After years of delays and setbacks, NASA officials are eager to get the first mission off the ground. But they’ve struggled with a series of issues. The first attempt was scrubbed because of a bad engine sensor reading. Then, on Saturday, they could not control a large hydrogen leak and said there was also a sudden increase in the pressure of the fuel line that caught officials by surprise.

Now, it’s struggling with the constraints of the termination system, and it is not clear whether the Space Force’s Space Launch Delta 45, which oversees what’s known as the Eastern Range, would grant the extension.

“The first thing is to protect the public and the Eastern Range takes that mandate to protect the public very seriously,” said Wayne Hale, a former NASA space shuttle flight director who now chairs a NASA advisory committee. Rockets, he said in an interview, are “effectively a bomb, it’s a huge bomb” and the wing goes to great lengths to ensure the termination systems are working before they allow launches to occur.

“They are consummate professionals,” said Wayne Monteith, the former commander of the 45th Space Wing. “If something goes wrong, they are they team you want on console.”

NASA said Tuesday evening that engineers would replace the seal that malfunctioned during the hydrogen leak on the launchpad, instead of rolling it back to the assembly building. That would allow it to test the seal by running the liquid hydrogen, which is kept at minus 423 degrees Fahrenheit, through it.

“Performing that work at the pad also allows teams to gather as much data as possible to understand the cause of the issue,” NASA said in a statement.

There is a downside, though — the longer the rocket is outside, the longer it is exposed to the fickle weather that is common along the Florida Coast this time of year.

“We are mindful that we’re out there in the elements when we’re at the pad,” Mike Sarafin, the Artemis mission manager, told reporters after the scrub on Saturday.

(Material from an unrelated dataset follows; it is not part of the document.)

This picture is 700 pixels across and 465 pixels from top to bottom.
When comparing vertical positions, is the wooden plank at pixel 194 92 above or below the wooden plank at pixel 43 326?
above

While it does the repair work, NASA said it would “set up an enclosure around the work area to protect the hardware from the weather and other environmental conditions, but enables engineers to test the repair under cryogenic, or supercold, conditions.”

It noted that in order “to meet the current requirement” the Space Force has for the flight termination batteries, it “would need to roll the rocket and spacecraft back” to the assembly building to reset the batteries.

If that is the case, NASA may not be able to attempt another launch until the next opportunity, a roughly two-week period that begins Oct. 4. The SLS’s ability to launch is determined by the position of the Earth and moon, since the Orion spacecraft cannot be in darkness for more than 90 minutes at a time. Its solar arrays need to stay illuminated so that they can provide power to the spacecraft and ensure it maintains the correct temperature.